### CONSIGNE 1
Relevez toutes les lignes des enregistrements qui contiennent la chaîne "from", en tenant compte de la casse.

### TEXTE
02 mai 2006

Notre vie versus l'universel

Nous passons tous une majeure partie de notre vie (plus ou moins) confortablement installés dans notre perspective de vie humaine. Nous travaillons, étudions, cherchons l'âme soeur, allons en vacances, dépensons de l'argent pour diverses raisons, etc. Ces activités recouvrent tout notre horizon intellectuel ou presque. C'est apparemment normal pour nous, en fait c'est un peu notre mode de vie, et c'est par cette fenêtre que nous voyons la vie. Cette minuscule fenêtre de l'existence...

De rares fois, un événement nous amène à porter un regard différent sur nos existences, nous faisant sortir de notre fenêtre jusqu'à ce qu'on puisse voir le monde extérieur. Ce peut être pendant un moment particulier passé à regarder les étoiles, pendant une émission scientifique, après un événement difficile ou une période de questionnement. Peut importe le mécanisme qui nous ouvre la voie, nous sommes toujours transportés comme en altitude au dessus de nos vies, prêts à relativiser.

Et puis l'on retombe.

Notre montre sonne l'heure, il se fait tard, il faut rentrer. Une pause publicitaire de détergent à linge interromps nos divagations. Le travail nous ramène à d'autres soucis et à d'autres questions plus urgentes.

### ENREGISTREMENTS EXTRAITS
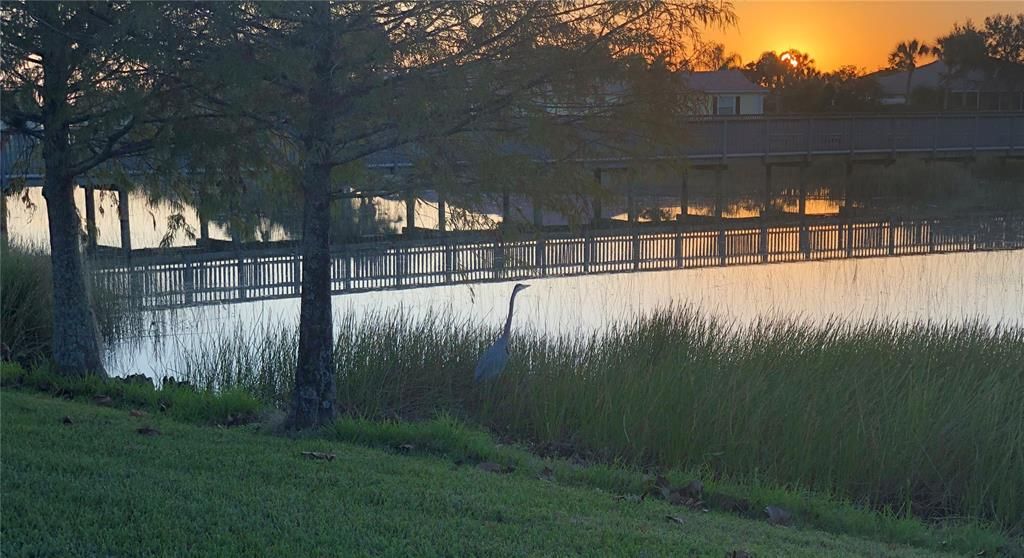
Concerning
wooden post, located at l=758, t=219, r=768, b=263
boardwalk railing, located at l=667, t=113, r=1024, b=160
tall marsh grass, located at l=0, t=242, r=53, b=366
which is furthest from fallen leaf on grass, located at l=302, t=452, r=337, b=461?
* * *
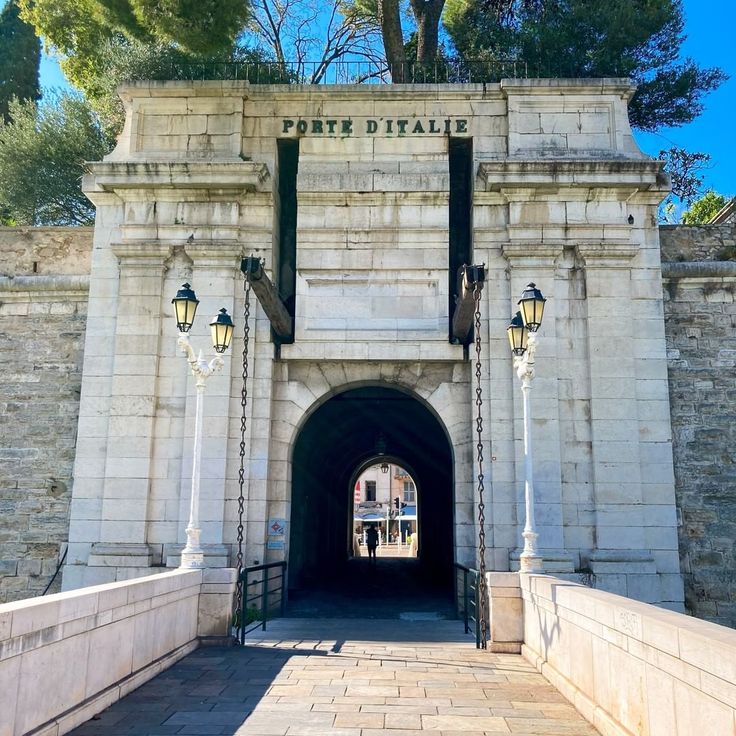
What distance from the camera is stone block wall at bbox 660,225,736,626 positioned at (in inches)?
---
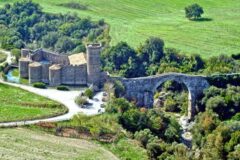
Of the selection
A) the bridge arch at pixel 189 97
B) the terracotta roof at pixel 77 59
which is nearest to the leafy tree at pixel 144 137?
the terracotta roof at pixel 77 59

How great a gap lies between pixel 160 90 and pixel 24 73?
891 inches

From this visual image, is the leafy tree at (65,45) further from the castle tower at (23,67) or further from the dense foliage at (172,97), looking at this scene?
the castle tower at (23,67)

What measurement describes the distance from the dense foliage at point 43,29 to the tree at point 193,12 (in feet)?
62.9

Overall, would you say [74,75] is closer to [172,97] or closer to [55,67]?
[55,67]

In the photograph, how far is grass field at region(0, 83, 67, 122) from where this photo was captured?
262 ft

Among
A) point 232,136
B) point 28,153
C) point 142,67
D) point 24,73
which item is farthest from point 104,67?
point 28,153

### CONSIGNE 2
Répondez à ces questions sur le texte :
(a) Quel titre porte-t-il ?
(b) Comment le texte qualifie-t-il la fenêtre de l'existence à la fin du premier paragraphe ?
(c) Quelle pause interrompt nos divagations ?

### RÉSULTAT 1
which is furthest from fallen leaf on grass, located at l=302, t=452, r=337, b=461?
What distance from the camera is stone block wall at bbox 660,225,736,626 positioned at (in inches)?
From this visual image, is the leafy tree at (65,45) further from the castle tower at (23,67) or further from the dense foliage at (172,97), looking at this scene?
What measurement describes the distance from the dense foliage at point 43,29 to the tree at point 193,12 (in feet)?
In the photograph, how far is grass field at region(0, 83, 67, 122) from where this photo was captured?
which item is farthest from point 104,67?

### RÉSULTAT 2
(a) Notre vie versus l'universel
(b) Minuscule
(c) Une pause publicitaire de détergent à linge